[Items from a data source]
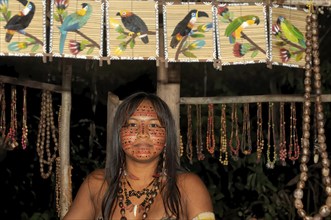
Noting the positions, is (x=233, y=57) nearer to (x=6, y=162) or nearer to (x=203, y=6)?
(x=203, y=6)

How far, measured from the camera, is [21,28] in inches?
160

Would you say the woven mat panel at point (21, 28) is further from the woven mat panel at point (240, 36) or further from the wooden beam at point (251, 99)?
the wooden beam at point (251, 99)

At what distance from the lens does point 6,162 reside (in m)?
7.54

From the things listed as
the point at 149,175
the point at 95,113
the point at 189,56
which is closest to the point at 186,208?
the point at 149,175

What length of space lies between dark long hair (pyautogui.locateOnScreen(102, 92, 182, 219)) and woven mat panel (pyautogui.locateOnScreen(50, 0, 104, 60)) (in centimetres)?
34

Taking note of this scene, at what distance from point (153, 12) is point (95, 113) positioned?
142 inches

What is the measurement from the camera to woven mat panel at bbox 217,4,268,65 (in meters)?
4.21

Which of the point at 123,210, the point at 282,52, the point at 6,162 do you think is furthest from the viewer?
the point at 6,162

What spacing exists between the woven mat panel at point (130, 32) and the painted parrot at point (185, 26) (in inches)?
3.8

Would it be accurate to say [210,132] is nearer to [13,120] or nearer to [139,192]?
[13,120]

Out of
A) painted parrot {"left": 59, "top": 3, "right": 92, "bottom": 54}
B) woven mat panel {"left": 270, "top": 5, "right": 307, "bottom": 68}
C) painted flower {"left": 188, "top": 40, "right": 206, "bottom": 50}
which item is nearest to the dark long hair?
painted flower {"left": 188, "top": 40, "right": 206, "bottom": 50}

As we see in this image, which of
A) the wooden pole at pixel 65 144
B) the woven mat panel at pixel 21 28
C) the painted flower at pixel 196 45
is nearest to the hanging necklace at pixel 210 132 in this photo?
the wooden pole at pixel 65 144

> _GIVEN PROBLEM_: Rewrite the items from the line with "As we see in this image, which of" through the end of the items, replacing "painted flower" with "carved flower" and changing nothing else.

> _WRITTEN REPLY_:
As we see in this image, which of
A) the wooden pole at pixel 65 144
B) the woven mat panel at pixel 21 28
C) the carved flower at pixel 196 45
is nearest to the hanging necklace at pixel 210 132 in this photo?
the wooden pole at pixel 65 144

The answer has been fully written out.